We begin the approach to general hospital medicine care with chapters on applying evidence-based principles, communication and cultural competence, nutritional assessment and support, optimizing care of the frail elderly (typically our most frequent patients), and hospital discharge. Following a section devoted to preventive care in the hospital, subsequent chapters cover medical conditions and situations hospitalists commonly encounter, ranging from cardiovascular disorders to infectious, oncologic, and critical-care conditions. Chapters employ liberal use of tables, diagrams, algorithms, and pictures to distill information into readily accessible formats. We standardized chapters on common medical conditions so you can access the information when you need it. A Background section includes basics of epidemiology and pathophysiology when appropriate, but the primary focus is on Assessment of patients' clinical presentation and Management. Chapters in this part typically finish with discharge and follow-up plans with primary care providers. This structure will assist clinicians in quickly finding relevant information for diagnosis and treatment.

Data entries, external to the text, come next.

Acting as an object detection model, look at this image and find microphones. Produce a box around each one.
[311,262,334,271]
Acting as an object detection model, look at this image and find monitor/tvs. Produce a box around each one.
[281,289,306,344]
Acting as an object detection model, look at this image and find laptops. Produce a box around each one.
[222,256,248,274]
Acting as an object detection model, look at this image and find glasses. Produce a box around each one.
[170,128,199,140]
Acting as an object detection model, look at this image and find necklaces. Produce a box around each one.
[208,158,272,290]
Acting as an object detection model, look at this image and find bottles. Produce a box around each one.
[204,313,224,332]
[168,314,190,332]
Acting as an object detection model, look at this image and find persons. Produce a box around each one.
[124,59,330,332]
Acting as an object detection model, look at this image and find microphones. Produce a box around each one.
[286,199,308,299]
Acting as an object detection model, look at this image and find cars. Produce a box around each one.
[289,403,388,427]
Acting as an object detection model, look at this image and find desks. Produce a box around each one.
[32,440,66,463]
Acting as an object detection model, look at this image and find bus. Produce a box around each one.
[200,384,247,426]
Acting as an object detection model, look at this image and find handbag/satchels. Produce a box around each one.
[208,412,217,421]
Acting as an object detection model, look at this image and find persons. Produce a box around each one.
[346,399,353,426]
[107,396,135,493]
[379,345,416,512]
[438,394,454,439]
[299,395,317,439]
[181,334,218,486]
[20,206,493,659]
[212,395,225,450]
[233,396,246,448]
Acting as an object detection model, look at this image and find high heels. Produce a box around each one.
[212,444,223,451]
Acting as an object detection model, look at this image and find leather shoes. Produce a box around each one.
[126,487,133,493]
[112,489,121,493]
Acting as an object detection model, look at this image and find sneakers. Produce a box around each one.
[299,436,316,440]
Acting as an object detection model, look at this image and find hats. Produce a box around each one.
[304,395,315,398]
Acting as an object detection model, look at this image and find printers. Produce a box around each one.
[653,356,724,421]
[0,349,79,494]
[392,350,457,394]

The second major part, Consultative Hospital Medicine, covers both preoperative evaluation and care of postoperative complications. The part is complemented with chapters on management of the medical complications of pregnancy and medical consultation for patients with psychiatric disorders necessitating hospitalization. The third and final part, System Issues, emphasizes the importance of attending to nonclinical issues to optimize the operations of a hospitalist program and the system of hospital care delivery. Topics covered include scheduling, compensation, coding and billing, leadership, managing patient transitions of care, staff performance improvement, establishing a team-work model with hospital staff, patient safety, and quality improvement.
All of the authors and editors sought to make Comprehensive Hospital Medicine useful to clinicians caring for hospitalized patients. In undertaking such a complex endeavor, we recognize that improvements in subsequent editions will be made. The patient-safety movement sweeping the medical world accepts that humans are not infallible, and though we tried our best to ensure the accuracy of the content of this reference, we certainly accept this axiom. Additionally, new scientific advances in diagnosis and treatment are reported every day. So we encourage and appreciate your feedback on how we may improve Comprehensive Hospital Medicine. The entire content of the book will also be on the web (hospitalisttext.com), and all the footnoted references are located there. We placed only suggested readings in the textbook version. The web-based version of Comprehensive Hospital Medicine will be updated regularly, so we can respond quickly to your feedback and new advances in hospital care.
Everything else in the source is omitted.